Ideology-wise, Hizbullah seems as radical as ever. The group's publications refer to Turkey's secular regime as taguti, or sinful. "If Islam comes to the fore, there won't be any need left for fighting and killing," says Sait Sahin, the soft-spoken head of Mustazaflar's Istanbul branch office.
In a book published in 2004, Hizbullah's Germany-based leader Isa Altsoy is more forthright. "Imperialists and Zionists [used the September 11th attacks to] launch a great war against Muslims . . . all around the world. Those who oppress us should know that if they don't stop, we will turn their world into hell."
Yet the NGO's activities appear peaceful enough. "We are a bridge between rich and poor," Huseyin Yildirim says, explaining how his group provides basic food for 300 poor families in Diyarbakir alone every month. With permission from the local governor, eight doctors volunteering for the organisation also do medical tours of surrounding villages.
Nesip Yildirim, a member of human rights group Mazlum-Der and no relation of Huseyin Yildirim, thinks Mustazaflar serves an important purpose. "Hizbullah was like a closed box," he says. "Coming out on to the street, as the NGO is doing, starts the socialisation process, and that leads to moderation. That should be supported. These people must not be convinced they were wrong to choose the path of legality."
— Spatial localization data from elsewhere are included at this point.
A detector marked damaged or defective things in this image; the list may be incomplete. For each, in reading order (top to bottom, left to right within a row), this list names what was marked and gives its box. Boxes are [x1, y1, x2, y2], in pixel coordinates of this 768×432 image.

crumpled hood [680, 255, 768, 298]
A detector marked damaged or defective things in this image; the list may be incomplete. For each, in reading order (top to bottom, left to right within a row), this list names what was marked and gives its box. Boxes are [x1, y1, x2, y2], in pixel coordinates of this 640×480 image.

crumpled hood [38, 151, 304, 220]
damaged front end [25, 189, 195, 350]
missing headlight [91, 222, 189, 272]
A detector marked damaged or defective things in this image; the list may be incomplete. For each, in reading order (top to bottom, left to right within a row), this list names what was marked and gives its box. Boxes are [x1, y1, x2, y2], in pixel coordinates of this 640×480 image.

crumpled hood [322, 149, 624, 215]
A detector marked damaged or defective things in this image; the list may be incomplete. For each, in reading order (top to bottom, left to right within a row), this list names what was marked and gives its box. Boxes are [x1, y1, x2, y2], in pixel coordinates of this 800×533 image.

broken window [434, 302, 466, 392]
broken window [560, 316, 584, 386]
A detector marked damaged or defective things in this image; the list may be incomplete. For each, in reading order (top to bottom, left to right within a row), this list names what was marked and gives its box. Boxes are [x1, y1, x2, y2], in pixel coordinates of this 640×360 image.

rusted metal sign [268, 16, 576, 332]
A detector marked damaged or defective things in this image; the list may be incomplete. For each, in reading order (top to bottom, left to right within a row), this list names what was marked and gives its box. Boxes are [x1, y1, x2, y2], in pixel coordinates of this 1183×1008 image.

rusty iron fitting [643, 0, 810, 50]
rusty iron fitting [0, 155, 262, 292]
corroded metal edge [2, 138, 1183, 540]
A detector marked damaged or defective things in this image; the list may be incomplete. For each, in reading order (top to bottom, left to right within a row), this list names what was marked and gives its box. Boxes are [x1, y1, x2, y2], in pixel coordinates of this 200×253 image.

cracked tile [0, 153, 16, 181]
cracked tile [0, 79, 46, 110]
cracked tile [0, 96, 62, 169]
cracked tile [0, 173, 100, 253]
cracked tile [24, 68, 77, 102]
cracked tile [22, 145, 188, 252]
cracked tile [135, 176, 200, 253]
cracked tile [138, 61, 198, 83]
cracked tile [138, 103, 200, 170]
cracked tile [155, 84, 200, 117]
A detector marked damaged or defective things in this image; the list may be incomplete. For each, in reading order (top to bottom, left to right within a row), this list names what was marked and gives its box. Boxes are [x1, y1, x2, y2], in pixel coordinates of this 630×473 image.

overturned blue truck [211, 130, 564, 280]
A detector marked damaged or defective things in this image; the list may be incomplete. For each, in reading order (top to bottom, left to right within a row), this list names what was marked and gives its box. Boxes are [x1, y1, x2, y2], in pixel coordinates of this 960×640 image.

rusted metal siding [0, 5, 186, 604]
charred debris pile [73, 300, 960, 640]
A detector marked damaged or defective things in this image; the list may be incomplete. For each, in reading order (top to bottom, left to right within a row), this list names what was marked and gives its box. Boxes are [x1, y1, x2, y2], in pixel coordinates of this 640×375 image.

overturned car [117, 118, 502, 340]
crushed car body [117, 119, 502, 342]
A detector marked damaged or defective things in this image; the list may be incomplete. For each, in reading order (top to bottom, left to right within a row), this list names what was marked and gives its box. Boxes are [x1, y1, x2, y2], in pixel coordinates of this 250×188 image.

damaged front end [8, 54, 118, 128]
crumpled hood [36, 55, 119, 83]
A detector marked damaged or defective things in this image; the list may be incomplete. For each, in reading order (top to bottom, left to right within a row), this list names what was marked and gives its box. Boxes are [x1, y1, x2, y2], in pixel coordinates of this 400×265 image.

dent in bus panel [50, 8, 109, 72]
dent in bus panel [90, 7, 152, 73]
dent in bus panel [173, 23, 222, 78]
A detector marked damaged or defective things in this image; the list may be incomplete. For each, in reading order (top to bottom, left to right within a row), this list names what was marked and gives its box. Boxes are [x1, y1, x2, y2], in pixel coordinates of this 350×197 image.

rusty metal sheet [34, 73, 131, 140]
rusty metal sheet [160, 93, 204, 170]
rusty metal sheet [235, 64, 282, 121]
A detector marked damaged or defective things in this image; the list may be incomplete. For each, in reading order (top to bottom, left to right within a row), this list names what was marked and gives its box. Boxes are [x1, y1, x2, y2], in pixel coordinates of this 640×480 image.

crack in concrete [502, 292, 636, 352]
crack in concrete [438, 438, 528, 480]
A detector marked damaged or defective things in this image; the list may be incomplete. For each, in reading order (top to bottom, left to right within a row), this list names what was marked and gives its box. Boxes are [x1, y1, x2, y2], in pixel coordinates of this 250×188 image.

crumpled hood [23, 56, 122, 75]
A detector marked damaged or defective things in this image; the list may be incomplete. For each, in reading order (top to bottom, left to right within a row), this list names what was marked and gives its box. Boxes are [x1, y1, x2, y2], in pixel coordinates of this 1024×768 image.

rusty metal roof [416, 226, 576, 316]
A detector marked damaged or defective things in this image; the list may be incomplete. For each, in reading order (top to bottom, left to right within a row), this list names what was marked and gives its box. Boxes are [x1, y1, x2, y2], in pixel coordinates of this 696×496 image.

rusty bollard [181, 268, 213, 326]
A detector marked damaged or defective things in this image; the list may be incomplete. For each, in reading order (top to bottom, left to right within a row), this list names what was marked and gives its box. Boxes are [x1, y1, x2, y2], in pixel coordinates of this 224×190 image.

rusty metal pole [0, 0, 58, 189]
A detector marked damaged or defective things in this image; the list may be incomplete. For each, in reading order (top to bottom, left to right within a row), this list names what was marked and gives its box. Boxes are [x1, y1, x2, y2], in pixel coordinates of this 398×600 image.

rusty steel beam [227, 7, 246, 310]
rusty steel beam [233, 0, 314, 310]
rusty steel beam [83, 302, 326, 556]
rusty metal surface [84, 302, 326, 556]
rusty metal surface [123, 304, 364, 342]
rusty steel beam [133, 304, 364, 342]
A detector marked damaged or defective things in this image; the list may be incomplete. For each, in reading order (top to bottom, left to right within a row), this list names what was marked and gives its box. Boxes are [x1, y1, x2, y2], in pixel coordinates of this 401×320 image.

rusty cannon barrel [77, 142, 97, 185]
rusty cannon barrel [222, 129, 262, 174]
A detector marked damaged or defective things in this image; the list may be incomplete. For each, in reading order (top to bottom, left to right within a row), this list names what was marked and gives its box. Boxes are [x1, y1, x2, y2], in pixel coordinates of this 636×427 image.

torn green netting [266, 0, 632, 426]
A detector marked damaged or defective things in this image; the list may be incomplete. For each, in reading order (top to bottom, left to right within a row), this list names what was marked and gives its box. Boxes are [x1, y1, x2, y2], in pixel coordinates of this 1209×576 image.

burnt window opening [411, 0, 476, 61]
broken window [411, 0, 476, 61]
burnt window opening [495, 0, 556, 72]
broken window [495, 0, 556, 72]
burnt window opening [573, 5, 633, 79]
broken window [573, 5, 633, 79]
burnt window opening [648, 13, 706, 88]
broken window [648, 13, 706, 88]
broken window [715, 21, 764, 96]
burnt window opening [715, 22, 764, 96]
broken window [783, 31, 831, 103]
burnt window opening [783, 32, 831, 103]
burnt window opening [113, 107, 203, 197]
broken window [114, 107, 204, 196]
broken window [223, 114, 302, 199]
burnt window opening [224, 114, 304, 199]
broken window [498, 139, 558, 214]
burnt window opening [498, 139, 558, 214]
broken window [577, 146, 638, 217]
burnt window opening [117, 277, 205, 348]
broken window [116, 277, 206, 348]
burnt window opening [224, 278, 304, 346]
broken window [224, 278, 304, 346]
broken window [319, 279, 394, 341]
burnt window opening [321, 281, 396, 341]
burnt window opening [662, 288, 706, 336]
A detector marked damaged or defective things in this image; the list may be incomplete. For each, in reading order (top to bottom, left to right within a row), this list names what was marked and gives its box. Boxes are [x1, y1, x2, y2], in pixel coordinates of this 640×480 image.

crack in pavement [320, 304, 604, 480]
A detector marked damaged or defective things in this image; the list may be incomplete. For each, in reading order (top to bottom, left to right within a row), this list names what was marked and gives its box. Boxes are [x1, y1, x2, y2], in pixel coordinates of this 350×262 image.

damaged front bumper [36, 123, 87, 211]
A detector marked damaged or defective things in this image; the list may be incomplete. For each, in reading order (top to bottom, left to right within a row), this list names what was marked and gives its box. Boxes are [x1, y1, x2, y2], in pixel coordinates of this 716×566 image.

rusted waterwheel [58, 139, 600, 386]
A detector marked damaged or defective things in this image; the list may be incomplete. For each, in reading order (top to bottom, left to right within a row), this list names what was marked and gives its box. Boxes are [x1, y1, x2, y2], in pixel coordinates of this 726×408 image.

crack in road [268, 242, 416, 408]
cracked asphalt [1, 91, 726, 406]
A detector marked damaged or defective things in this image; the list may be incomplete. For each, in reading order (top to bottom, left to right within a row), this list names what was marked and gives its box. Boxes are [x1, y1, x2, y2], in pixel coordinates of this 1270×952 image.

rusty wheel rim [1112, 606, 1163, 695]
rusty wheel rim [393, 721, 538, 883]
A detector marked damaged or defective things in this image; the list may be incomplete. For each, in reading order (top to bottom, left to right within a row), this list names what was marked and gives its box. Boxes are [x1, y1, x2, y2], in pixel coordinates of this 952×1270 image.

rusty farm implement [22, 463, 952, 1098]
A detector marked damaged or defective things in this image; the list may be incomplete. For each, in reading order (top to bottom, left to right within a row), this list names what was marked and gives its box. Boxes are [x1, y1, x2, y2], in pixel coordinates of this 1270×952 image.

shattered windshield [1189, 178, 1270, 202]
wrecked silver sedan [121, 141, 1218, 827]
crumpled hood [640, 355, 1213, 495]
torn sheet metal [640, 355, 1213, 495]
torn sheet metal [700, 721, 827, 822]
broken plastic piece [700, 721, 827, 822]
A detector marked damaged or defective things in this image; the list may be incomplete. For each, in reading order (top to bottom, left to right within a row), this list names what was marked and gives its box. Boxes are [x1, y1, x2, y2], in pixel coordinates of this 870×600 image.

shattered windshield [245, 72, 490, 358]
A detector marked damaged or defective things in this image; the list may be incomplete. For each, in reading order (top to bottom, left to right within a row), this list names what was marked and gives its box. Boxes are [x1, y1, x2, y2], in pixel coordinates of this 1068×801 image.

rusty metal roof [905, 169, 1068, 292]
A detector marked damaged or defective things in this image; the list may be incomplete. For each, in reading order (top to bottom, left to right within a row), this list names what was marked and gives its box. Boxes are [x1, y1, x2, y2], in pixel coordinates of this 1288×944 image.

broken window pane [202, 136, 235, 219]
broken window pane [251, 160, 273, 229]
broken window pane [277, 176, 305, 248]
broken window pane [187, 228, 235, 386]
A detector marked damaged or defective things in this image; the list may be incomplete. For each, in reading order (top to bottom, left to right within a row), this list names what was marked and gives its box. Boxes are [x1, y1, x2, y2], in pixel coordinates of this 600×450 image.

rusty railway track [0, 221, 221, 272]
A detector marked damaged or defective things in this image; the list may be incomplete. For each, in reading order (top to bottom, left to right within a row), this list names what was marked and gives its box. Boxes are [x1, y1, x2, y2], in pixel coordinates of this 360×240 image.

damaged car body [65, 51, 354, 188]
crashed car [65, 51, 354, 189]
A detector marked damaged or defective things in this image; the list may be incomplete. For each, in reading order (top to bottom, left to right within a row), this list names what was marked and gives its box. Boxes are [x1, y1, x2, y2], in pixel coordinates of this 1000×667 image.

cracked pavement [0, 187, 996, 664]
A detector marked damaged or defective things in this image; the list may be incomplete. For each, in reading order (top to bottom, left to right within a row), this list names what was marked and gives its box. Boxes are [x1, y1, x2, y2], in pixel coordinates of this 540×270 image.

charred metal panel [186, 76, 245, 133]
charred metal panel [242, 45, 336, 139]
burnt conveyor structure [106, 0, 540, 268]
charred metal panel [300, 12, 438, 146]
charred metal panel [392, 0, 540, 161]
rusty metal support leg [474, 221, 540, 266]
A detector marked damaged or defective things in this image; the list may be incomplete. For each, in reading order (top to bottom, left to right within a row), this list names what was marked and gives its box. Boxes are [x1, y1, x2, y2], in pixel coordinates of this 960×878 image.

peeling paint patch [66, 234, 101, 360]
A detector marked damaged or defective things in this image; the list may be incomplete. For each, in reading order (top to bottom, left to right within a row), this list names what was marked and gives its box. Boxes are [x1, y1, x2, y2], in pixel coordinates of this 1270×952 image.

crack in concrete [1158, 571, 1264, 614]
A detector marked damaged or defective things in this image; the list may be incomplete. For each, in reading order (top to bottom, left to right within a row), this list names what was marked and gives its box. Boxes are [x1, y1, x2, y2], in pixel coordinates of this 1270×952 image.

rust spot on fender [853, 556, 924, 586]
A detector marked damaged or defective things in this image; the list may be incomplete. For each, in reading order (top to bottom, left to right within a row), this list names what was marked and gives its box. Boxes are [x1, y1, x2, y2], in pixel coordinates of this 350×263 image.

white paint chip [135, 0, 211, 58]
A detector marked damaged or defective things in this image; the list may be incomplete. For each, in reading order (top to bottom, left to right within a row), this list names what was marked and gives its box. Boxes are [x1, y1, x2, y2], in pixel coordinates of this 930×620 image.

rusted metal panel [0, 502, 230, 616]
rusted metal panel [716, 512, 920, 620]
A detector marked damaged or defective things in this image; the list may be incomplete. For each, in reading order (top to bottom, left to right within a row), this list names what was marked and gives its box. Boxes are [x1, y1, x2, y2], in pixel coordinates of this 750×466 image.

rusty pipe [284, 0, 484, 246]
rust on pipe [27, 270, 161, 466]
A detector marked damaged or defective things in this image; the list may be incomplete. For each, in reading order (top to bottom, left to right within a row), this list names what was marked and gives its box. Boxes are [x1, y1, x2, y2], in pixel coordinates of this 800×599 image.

Question marks do remain about the group, though, not least in its ambiguous attitude towards its brutal past.
Celal Aygan, a lawyer who has talked to former members of Hizbullah's armed wing in jail, says many appear to regret what they did. Asked about the group's notorious torture cells, though, Mustazaflar's Huseyin Yildirim argues that the worst atrocities were the work of state agents in the group.
The group's failure explicitly to criticise past brutality makes some worry that only its strategy has changed. In the past, it took the state and the PKK on and lost. Now it is gathering its strength and waiting. One local journalist cites the recent police confiscation of Russian-made guns being imported from Syria as evidence that the group is rearming.
A prominent Kurdish intellectual and former politician, Hasim Hasimi, thinks more violence is unlikely.
"War has brought suffering to the people of this region for 25 years, killing 40,000, making millions homeless," he says. "Backing more violence means losing support."
Journalist and writer Rusen Cakir agrees that the fading away of the two main causes of Hizbullah radicalism - the Iranian revolution and the PKK war - reduce the chances of a second bout of brutality - yet he remains nervous.
"A Hizbullah member told me recently how much the majority of community members appreciated my articles," he says. "I said I was afraid of the minority. The majority may not be a threat, but some of them can kill people."